My DDs could both read and write some simple cvc words and had a good grasp of phonics, but that was because it was offered in their nursery. They were certainly not fluent readers in any way and they worked their way through the phonics programme just like anyone else.

As long as your DD loves being read to and you do it lots, she will do well. It's the single most effective thing a parent can do to support their child in school.

Madcats Wed 05-Nov-14 21:13:02

Before reception, I was too busy trying to get rid of a 2-3 hour nap in the afternoon to worry about phonics.

DD (at 3 or 4) had no idea about letters, but could string a moderately complicated sentence together and understand one in return. Equally important, she knew how to communicate to adults when she needed help/encouragement

I think she finally "got" the idea of phonics around Easter in reception (June/July baby) and reduced the number of letters she flipped when reading or writing about a year later (so Easter yr1). We were still a bit worried, but didn't stress.

She wasn't ready..we didn't push it..she loves school....very keen to go every day (at her selective 7+ Junior).

Please just encourage DD to love school (if she feels pressured at 4 or 5 it is going to be a long slog to 18)

ghostvitruvius Wed 05-Nov-14 21:59:19

No, very few are reading when they start Reception. My school has an intake of 60 and I can maybe think of 2 or 3 who could actually read at the beginning, and they weren't necessarily the oldest. The vast majority do not recognise most letters.

zoemaguire Thu 06-Nov-14 09:25:58

Weirdly my ds can blend if we sound things out for him, but still can't recognise all his letters! D b p and a are interchangeable as far as he is concerned... And he cannot even hold a pen, so not writing at all. DD at this stage knew all her letters but couldn't blend at all. Now in yr 2 and picking books from the yr 4 library. They all seem to do it in their own sweet way!

HaplessHousewife Thu 06-Nov-14 10:44:07

I think it depends on the school and the preschools in the area, I would say at least 10 in DDs class could read before starting school but some didn't know their letter sounds.

Now, at the start of yr1, I think there's four girls who are on accelerated readers, yet there's one or two still on red books so the range is huge.

ReallyTired Thu 06-Nov-14 10:52:32

Dd could not read this time last year and now she is on Turquoise books in year 1. (Boast emoticon!!!) She knew her phonemes this time last yera from school nursery, but couldn't blend.

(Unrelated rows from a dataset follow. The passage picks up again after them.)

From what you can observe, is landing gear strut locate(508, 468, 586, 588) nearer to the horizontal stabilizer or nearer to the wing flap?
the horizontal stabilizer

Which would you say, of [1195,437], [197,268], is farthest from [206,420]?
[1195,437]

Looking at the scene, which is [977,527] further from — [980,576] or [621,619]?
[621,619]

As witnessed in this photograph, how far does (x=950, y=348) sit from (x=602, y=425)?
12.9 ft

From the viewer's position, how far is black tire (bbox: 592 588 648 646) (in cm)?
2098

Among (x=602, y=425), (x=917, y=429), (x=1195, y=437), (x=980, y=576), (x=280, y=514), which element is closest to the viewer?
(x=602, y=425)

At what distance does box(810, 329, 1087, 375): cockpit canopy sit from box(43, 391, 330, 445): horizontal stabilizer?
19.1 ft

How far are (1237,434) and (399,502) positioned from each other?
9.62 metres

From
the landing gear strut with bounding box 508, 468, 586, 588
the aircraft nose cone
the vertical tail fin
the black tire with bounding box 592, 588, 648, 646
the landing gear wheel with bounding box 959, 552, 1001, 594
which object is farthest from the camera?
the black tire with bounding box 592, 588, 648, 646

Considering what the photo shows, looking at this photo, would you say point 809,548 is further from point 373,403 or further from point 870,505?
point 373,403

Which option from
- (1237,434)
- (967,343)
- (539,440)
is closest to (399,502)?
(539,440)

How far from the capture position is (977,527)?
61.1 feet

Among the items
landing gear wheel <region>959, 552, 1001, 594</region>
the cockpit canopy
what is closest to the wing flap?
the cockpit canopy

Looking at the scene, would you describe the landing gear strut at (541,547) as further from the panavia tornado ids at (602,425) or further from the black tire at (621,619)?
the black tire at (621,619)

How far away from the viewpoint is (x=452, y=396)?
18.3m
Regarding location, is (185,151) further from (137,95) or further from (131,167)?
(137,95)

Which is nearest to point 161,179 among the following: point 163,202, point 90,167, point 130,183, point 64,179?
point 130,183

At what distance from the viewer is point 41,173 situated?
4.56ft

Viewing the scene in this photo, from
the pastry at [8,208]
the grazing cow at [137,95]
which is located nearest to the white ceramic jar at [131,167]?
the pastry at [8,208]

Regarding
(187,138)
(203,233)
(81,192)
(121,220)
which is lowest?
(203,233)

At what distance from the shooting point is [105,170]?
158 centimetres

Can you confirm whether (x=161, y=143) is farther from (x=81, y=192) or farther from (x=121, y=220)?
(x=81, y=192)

A child picks up phonics pretty quickly when ready. If a child wants to read before school then it doesn't hurt them to teach them. However the other children will catch up and possibly over take in some cases.

ChocolateWombat Fri 07-Nov-14 17:17:36

I don't suppose there is any 'expects' about it.
My child could read when they started reception. Had started at 3.5 and by reception could manage L5 of ORT or simple Dr Seuss type books. Tbh, being able to read seemed more surprising to the teacher, who found it hard to believe that DS could do it. However, within 3 weeks he was put onto L5 of ORT. He had done all of the reception sight words in pre-school (attached to the school).

I think there is a huge variation at this stage.
I think the best thing you can do is to read to your child every day and if they have reading books or words or whatever,to do it consistently 7 days a week, because regular practice is the thing that makes the difference.